> _Seite_
______________________________

Argentinien ist peronistisch. Das bezieht sich auf den legendären General Juan Domingo Perón, der das Land bis zum Militärputsch 1955 mit harter Hand regierte. Aber das Volk liebte vor allem seine Frau, die Schauspielerin Eva Duarte. Bis heute. Sie verstarb am 26. Juli 1952.

Von Gaby Weber | 26.07.2012
    Für das Volk war sie "Evita", der Engel der "Hemdlosen", der Landarbeiter, der Dienstboten. María Eva Duarte, die Ehefrau des argentinischen Präsidenten Juan Domingo Perón starb mit nur 33 Jahren am 26. Juli 1952. Ihr Leichnam wurde in der Gewerkschaftszentrale aufgebahrt. Und auf den Straßen baute man ihr Altäre, so Pablo Vázquez, Sprecher des Museums Eva Perón:

    "Der Leichenzug dauerte zwei Wochen, ununterbrochen. An ihm nahmen drei Millionen Menschen teil, in einem Land, in dem damals nur 18 Millionen lebten. Arbeiter und Frauen trugen den Sarg auf ihren Schultern, vom Kongress über die Mai-Allee zur Plaza de Mayo. Man erwies ihr alle Ehren, die sonst nur einem Staatsoberhaupt gewährt werden."

    Evita hatte ihren Mann von der Idee der sozialen Gerechtigkeit überzeugt. Die Frauen erhielten das Wahlrecht und jedes Jahr wurden die Löhne erhöht. In den gewerkschaftseigenen Hotels machten auch die Armen Urlaub.

______________________________

> _Vorliegende Angaben_
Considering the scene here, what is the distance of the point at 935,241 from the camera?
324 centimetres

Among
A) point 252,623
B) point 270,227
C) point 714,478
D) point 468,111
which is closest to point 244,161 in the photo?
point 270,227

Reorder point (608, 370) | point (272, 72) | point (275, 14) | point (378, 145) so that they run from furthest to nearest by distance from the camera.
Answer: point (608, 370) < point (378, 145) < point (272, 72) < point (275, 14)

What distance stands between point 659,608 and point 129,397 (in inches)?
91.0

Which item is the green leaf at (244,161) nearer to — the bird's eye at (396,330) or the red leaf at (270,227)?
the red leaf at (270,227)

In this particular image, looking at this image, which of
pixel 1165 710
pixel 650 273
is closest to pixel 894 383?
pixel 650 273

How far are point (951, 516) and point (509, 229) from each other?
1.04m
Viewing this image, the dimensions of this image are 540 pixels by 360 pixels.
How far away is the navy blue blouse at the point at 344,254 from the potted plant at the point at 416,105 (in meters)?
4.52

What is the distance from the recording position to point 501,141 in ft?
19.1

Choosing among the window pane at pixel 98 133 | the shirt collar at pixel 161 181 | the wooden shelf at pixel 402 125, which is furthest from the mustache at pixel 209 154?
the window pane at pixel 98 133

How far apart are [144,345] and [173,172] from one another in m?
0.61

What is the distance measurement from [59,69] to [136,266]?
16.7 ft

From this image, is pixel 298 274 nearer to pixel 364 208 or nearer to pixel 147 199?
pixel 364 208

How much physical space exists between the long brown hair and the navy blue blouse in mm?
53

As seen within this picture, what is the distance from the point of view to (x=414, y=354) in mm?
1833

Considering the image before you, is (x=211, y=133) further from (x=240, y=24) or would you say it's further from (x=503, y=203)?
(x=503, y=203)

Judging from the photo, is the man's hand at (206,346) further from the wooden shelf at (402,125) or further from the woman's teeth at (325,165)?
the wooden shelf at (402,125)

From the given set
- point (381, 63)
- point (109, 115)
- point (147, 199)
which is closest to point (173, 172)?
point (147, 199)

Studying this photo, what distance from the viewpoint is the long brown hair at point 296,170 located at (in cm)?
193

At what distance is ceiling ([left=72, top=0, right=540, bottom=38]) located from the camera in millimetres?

______________________________

> _Zu erledigen_
1. Worauf bezieht sich laut dem Text über Evita der Satz „Argentinien ist peronistisch."? Erkläre es in ein bis drei Sätzen.
2. Nimm den Text über Evita nach seinem letzten Satz auf und schreib ihn weiter.
Die Einträge sind eigenständiges Material und haben mit dem Text über Evita nichts zu tun.

> _Die Ergebnisse_
1. Der Satz bezieht sich auf den legendären General Juan Domingo Perón. Er regierte Argentinien bis zum Militärputsch 1955 mit harter Hand.

2.
    "Alles was wir heute unter einem Wohlfahrtsstaat verstehen - Recht auf Urlaub, Arbeitspausen, Sozialversicherung, 13. Monatsgehalt, der Acht-Stunden-Tag und Mindestlöhne für die bis dahin rechtlosen Landarbeiter - all dies erhält das Volk von Perón."

    Die Gedenkstätte ist in einer Villa untergebracht, in der Eva Perón ein "Heim für alleinstehende Mädchen" eingerichtet hatte. Touristen bevölkern die Säle, Postkarten und Broschüren liegen zum Verkauf aus. Die Führungen und Videoaufzeichnungen sind in spanisch, mit englischen Untertiteln. Gleich am Eingang eine Vitrine, Eva mit Heiligenschein. Aus einem Fernseher erschallen ihre Reden.

    ""Die einfachen Leute wissen gut, dass sie vor Perón Sklaven waren. Und dass ihnen Perón die Hoffnung auf ein besseres Leben gegeben hat. Und sie wissen sehr genau, wer ihre Feinde sind, die Opportunisten, die Vaterlandsverräter, die Reaktionäre. Sie verschwören sich, um das Volk zu unterjochen."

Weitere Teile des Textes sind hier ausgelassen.